[RECORDS PROVIDED]

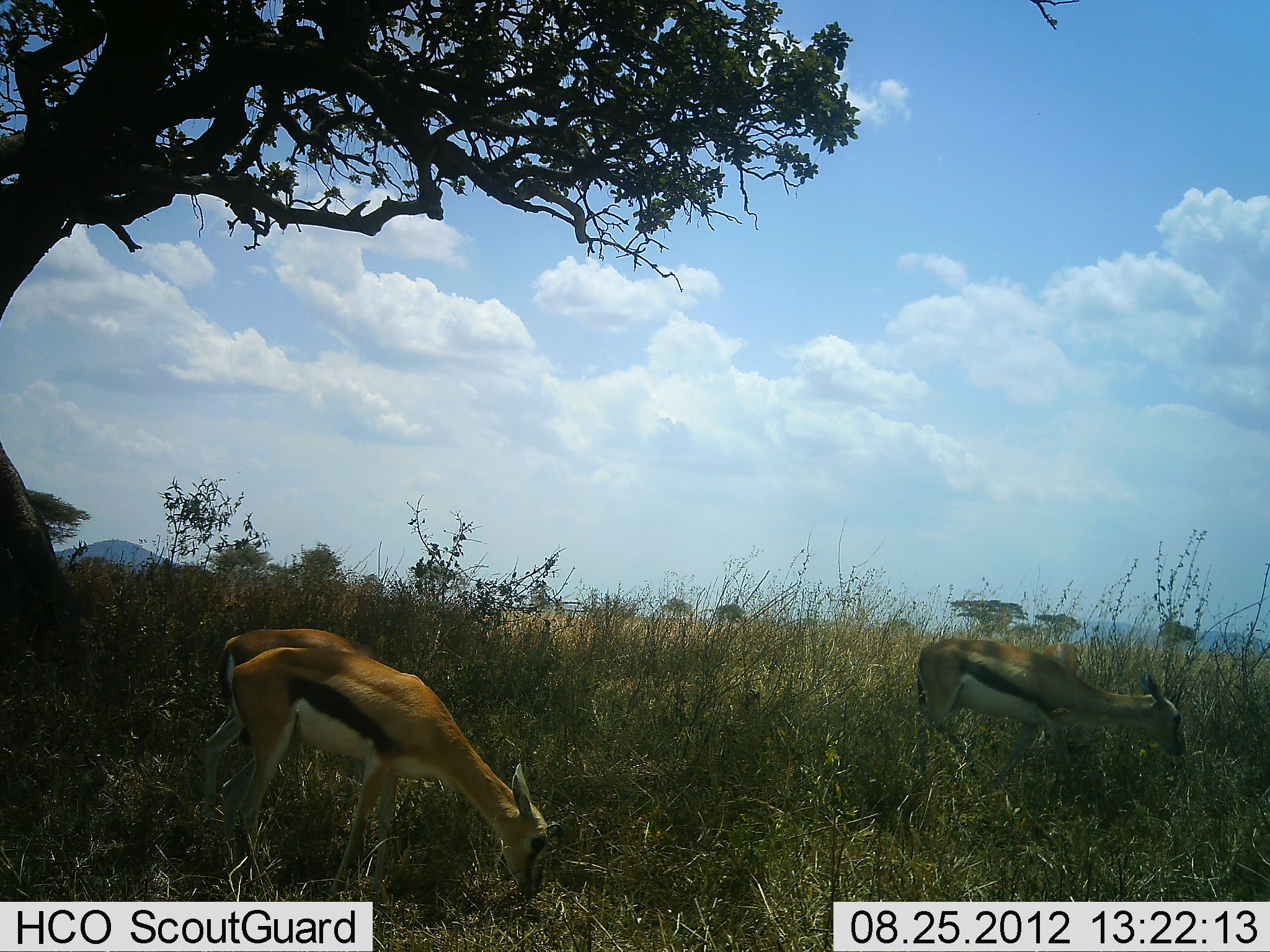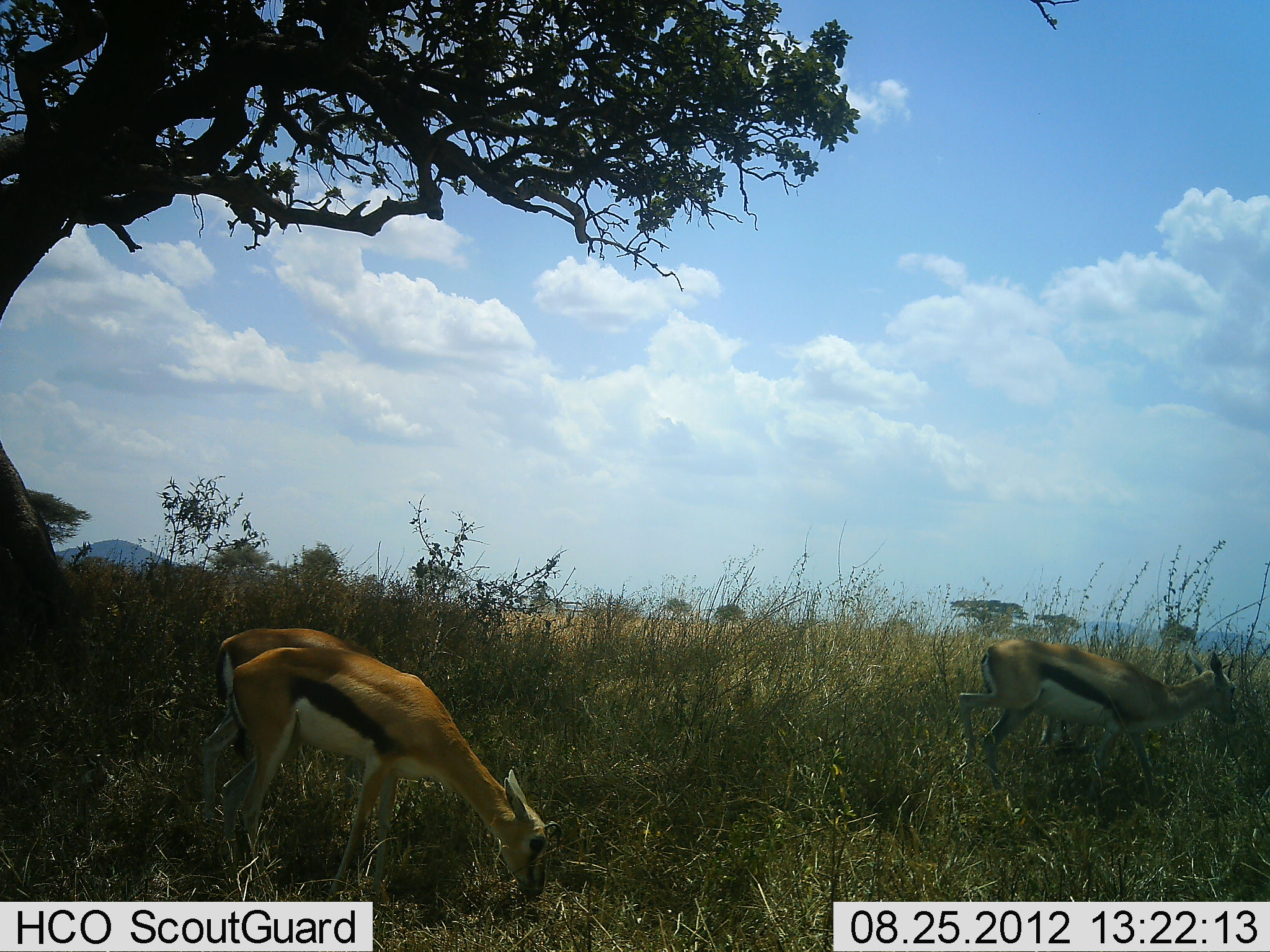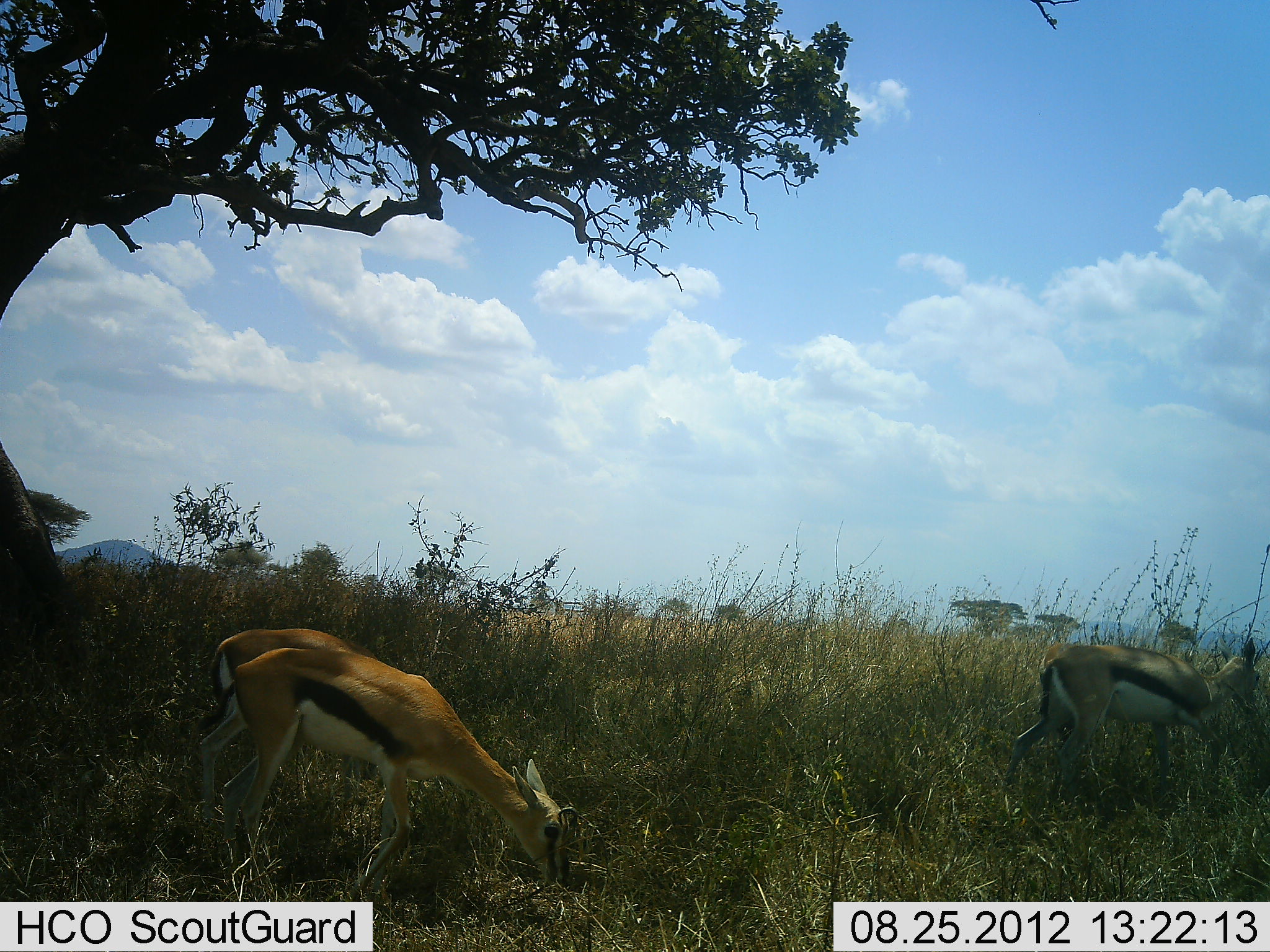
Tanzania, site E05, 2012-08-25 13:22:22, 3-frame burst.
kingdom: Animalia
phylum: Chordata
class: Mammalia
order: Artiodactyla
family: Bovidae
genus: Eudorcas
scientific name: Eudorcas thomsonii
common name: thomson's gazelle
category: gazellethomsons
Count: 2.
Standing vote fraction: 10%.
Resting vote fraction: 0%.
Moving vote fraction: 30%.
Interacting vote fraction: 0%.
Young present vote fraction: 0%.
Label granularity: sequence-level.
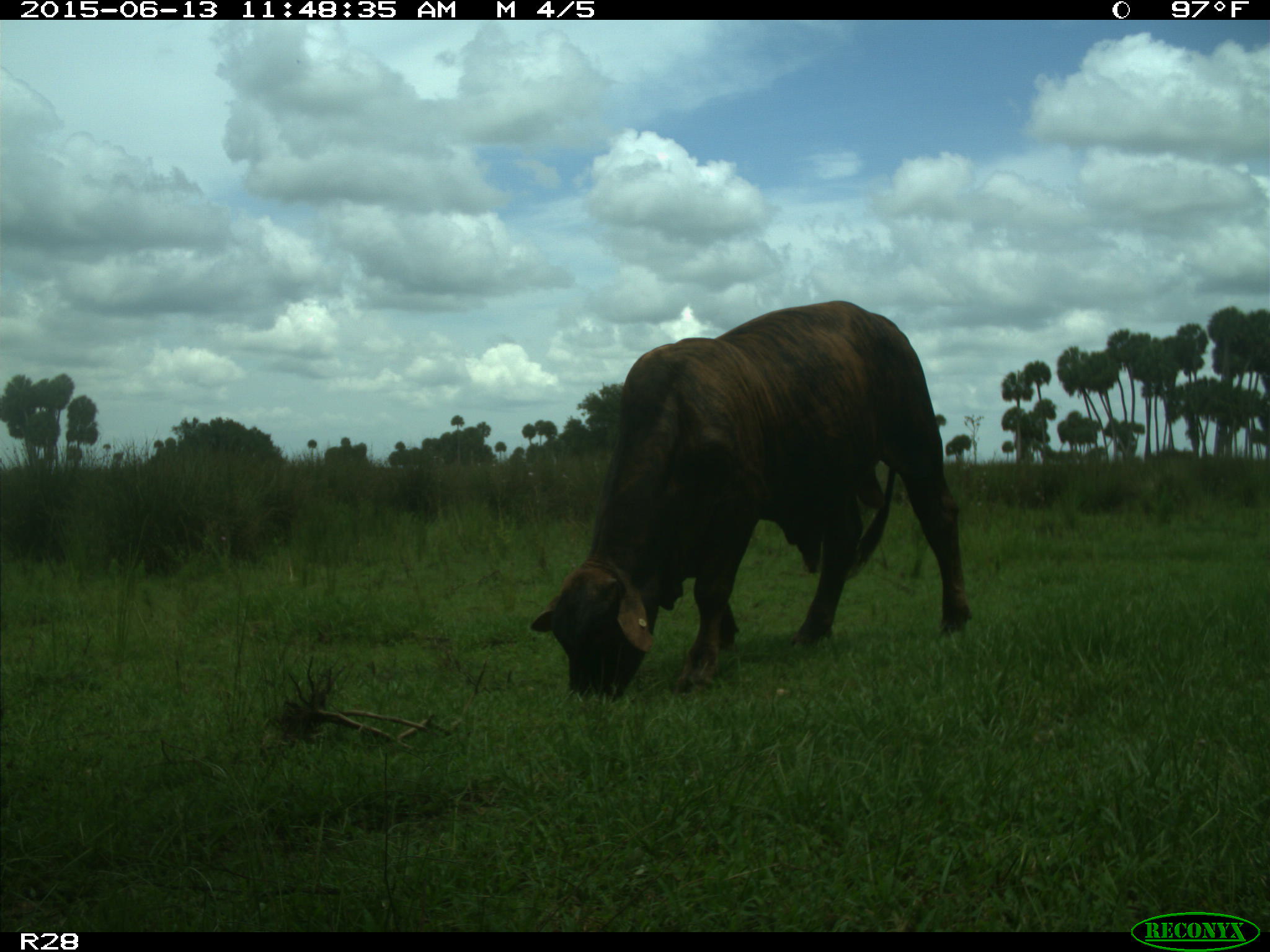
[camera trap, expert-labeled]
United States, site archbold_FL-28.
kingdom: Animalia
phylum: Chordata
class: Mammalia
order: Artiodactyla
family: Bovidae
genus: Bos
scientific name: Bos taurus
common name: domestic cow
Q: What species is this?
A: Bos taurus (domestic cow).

[/RECORDS PROVIDED]

▶ [REQUIREMENT] Make an exact copy of only those lines that run from the line with "Interacting vote fraction: 0%." through the end of the records, excluding pictures.

▶ [RESPONSE FOR THIS EXERCISE]
Interacting vote fraction: 0%.
Young present vote fraction: 0%.
Label granularity: sequence-level.
[camera trap, expert-labeled]
United States, site archbold_FL-28.
kingdom: Animalia
phylum: Chordata
class: Mammalia
order: Artiodactyla
family: Bovidae
genus: Bos
scientific name: Bos taurus
common name: domestic cow
Q: What species is this?
A: Bos taurus (domestic cow).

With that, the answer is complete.